Daniela ressent un grand sentiment d’injustice et on la comprend. D’autant plus que quelques jours auparavant, son employeur a engagé deux jeunes collaboratrices supplémentaires à temps complet. Elle a besoin de son salaire. Un salaire à 60% ne lui suffit pas pour vivre. Est-ce que l’employeur a le droit de se comporter de la sorte et quelles sont les options possibles pour Daniela?

Si l’employeur veut modifier unilatéralement des rapports de travail et qu’il menace l’employé-e de licenciement en cas de refus des nouvelles conditions moins bonnes, nous sommes en présence d’un licenciement pour changement des conditions d’engagement. Le licenciement pour changement des conditions d’engagement est en principe valable et autorisé dans le cadre d’une modification des conditions d’engagement pour autant que cette dernière prenne effet non pas immédiatement mais après écoulement du délai de congé.

Le Tribunal fédéral admet qu’il y a un caractère abusif si le licenciement pour changement des conditions d’engagement est utilisé comme moyen de pression pour imposer à l’employé-e un changement du contrat d’engagement désavantageux et pas objectivement justifiable. Selon le Tribunal fédéral, ceci est en particulier le cas lorsqu’aucune raison d’exploitation ou du marché n’explique les modifications projetées.

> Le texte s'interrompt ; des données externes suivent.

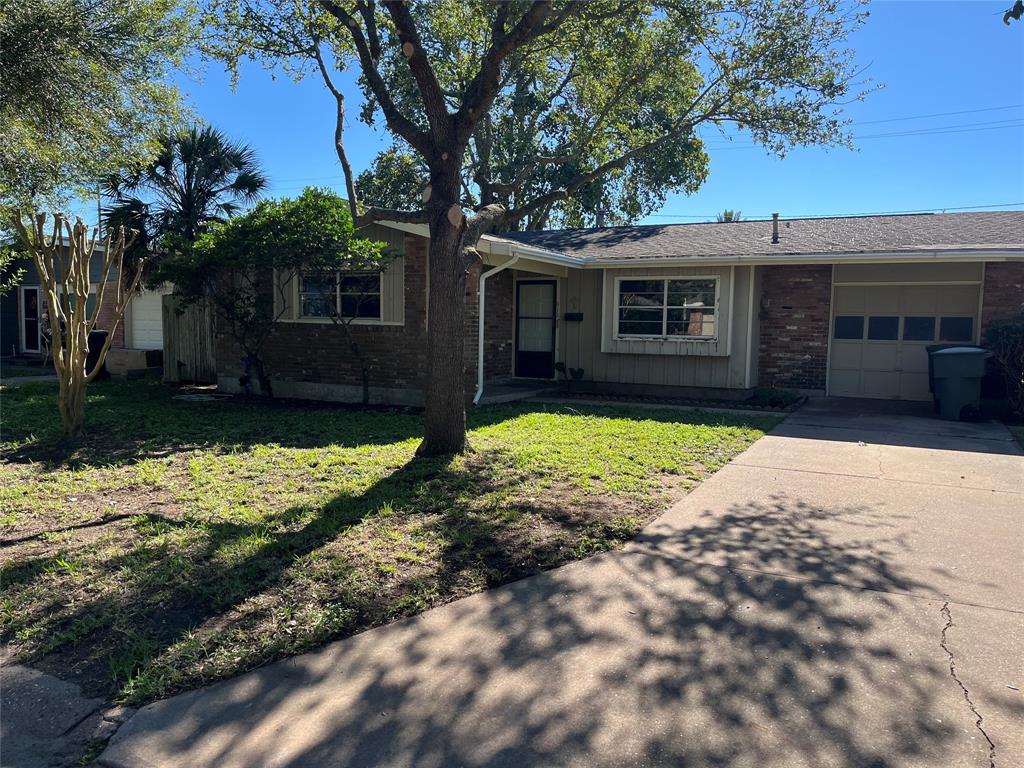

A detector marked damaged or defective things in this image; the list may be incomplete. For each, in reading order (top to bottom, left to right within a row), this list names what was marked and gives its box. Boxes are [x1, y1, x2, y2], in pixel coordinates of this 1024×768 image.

concrete crack [940, 604, 996, 764]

La preuve que le licenciement pour changement des conditions d’engagement n’est prononcé ni pour raison d’exploitation, ni à cause de la situation du marché doit être apportée par Daniela dans l’histoire qui nous occupe, ce qui n’est pas chose aisée. L’employeur aura pour sa part des difficultés dans ce cas précis à convaincre le Tribunal qu’il a prononcé le licenciement pour des raisons d’exploitation ou de marché, puisqu’il a créé peu de temps auparavant deux postes à plein temps et qu’il a engagé des personnes plus jeunes.

Mais même si Daniela peut apporter la preuve du caractère abusif de son licenciement, le Tribunal ne l’annulera pas. Si Daniela refuse la modification du contrat d’engagement, les rapports de travail se termineront après écoulement du délai de congé même si le Tribunal reconnaît le caractère abusif. Toutefois l’employeur risque de devoir verser à Daniela une indemnité pouvant aller jusqu’à six mois de salaire.

En conclusion, il faut admettre que les modifications unilatérale des rapports de travail de droit privé sont autorisées pour autant que le délai de congé soit respecté. S’il n’y a pas de raison objective liée à l’exploitation, l’employeur risque de devoir payer une amende pour le caractère abusif du licenciement. Par contre ce dernier reste valable.

Daniela n’a donc que deux choix: accepter le licenciement pour changement des conditions d’engagement et après écoulement des trois mois de délai de résiliation, travailler à taux réduit chez ce même employeur; ou refuser la modification du contrat et entamer une procédure juridique. Mais précisons que dans ce deuxième scénario, Daniela risque d’être pénalisée par le chômage au niveau des indemnités journalières puisqu’elle se retrouve sans emploi de sa propre faute.